Just Asking

Wednesday, March 28, 2007

War or battle?

I realized that we conservatives seem to be losing a war of words.

We agree that the U.S. is fighting a War against Terrorists around the world. But I think this war has numerous battles going on: the Battle in Afghanistan, the Battle in Iraq, the new media battle for public support, the financial battle to stop the flow of money to the terrorists, the battle to stop terrorists from entering the U.S., the battle to track down terrorists living in the U.S., and many more.

Congress is voting on withdrawing from the "Iraq War" today. But Iraq is not a "War" but a "Battle". Withdrawing from the Iraqi Battle will not end the war, but it does guarantee that we will lose that battle, which would be a major setback in the War against Terrorists.

Patriotism

My liberal friends are openly anti-war, opposed to nationalism, and loath the U.S. military, but they claim to be patriotic. There is even a lefty bumper sticker that says "Peace is patriotic." Since there is nothing illegal about publicly stating, "I am not patriotic," why pretend? Why don't they just admit they are not patriotic? Many liberal youth have the courage to refuse to say the pledge of allegiance, but everyone wants to be patriotic. I don't get it.

Saturday, March 24, 2007

Igloo Outing

It was very wet. The forecast was for rain turning to snow around noon. We went anyway. Well, not Soto, he was smart enough to stay home. We built two igloos in steady rain, with the temperature around 45 F. It was miserable and several of the scouts were cold and wet, so we crashed in the igloos and went home. The photo shows the igloo that I constructed. My friend is standing in the entryway, blocking your view of the opening. The top of the doorway is lower than the floor of the igloo to trap warm air inside. The floorspace inside is larger than it looks and over a foot below the surrounding snow; this igloo will sleep two adults.
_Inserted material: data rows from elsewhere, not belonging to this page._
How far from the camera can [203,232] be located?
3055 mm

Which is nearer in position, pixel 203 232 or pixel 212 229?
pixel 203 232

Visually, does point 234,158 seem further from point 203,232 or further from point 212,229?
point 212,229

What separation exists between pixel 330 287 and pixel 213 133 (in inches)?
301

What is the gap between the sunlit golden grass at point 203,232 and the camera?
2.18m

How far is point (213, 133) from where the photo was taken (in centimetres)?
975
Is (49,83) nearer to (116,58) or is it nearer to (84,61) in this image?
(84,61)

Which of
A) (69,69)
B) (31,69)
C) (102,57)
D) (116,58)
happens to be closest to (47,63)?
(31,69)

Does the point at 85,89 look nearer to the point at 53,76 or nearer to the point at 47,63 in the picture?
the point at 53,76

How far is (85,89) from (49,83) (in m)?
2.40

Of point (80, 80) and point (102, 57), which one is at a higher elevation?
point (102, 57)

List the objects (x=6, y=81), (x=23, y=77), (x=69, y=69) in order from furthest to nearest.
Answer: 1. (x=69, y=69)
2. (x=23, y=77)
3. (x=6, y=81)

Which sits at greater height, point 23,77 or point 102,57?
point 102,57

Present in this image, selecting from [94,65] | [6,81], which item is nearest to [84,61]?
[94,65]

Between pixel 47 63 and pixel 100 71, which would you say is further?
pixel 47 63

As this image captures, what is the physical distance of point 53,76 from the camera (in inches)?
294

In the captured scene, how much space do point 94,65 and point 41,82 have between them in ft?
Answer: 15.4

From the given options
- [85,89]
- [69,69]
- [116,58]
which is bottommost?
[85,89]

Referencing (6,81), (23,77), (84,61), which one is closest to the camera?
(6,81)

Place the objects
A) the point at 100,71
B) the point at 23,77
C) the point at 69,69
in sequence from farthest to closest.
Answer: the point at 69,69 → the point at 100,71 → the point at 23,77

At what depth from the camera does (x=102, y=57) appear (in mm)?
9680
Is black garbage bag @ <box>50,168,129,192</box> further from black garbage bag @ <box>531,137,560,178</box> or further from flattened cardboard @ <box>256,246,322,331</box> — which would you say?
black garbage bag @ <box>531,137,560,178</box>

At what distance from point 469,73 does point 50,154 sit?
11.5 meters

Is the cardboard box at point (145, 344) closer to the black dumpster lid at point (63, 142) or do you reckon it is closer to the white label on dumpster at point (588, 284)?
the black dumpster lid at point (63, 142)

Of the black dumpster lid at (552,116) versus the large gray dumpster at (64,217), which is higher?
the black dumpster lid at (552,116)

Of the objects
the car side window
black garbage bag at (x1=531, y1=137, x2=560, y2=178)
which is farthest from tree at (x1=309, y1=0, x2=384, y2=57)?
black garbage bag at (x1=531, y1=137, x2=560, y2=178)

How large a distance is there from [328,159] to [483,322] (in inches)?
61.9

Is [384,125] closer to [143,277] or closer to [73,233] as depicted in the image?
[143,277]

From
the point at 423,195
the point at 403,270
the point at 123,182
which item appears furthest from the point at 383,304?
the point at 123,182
P.S. It rained 1.34 inches at my house on Saturday, when we were building igloos.

Tuesday, March 20, 2007

Author Unknown

Thought for the Day:

"The American Indians found out what happens when you don't control immigration."

Saturday, March 17, 2007

My Mother

My mother passed away quietly in her sleep early Saturday morning. She has been getting weaker and weaker for about a year, so this is not a big surprise, but it is still a shock. She was a good Christian woman who spent most of her life living and working on a farm in eastern Washington with her husband of 63 years. We will miss her; may she rest in peace.

Friday, March 16, 2007

Beat that!

I backpacked 6.25 miles today with 56 pounds on my back, up and down 1250 feet, in 123 minutes. Beat that!

Except Soto. I have no doubt he could beat that.

Wednesday, March 14, 2007

Newt

I like Newt Gingrich. I like what he has to say, and I like his courage for saying it, and I have for over 10 years, but I do not think he is presidential material. Like Hillary, Newt has baggage. His conservative base will not forgive him for his adulterous affairs, just as they have never forgiven Bill. And like Hillary, the other party (and not just the radicals) have really strong negative feelings about Newt. His speeches do not bring the nation together, but they divide the nation. Our next president needs to appeal to ordinary citizens, to bring us together to face a multitude of huge domestic and international problems, to bring assurance, and not to antagonize.

Michael Gartner car story

By Michael Gartner, editor of various newspapers and president of NBC News. This car story reminds me in some ways of my dad, as well as my granddad (who shifted from 1st gear to high gear faster than anyone else I know, almost as soon as he got the car off gravel and onto pavement).
_______________

My father never drove a car. Well, that's not quite right. I should say I never saw him drive a car. He quit driving in 1927, when he was 25 years old, and the last car he drove was a 1926 Whippet.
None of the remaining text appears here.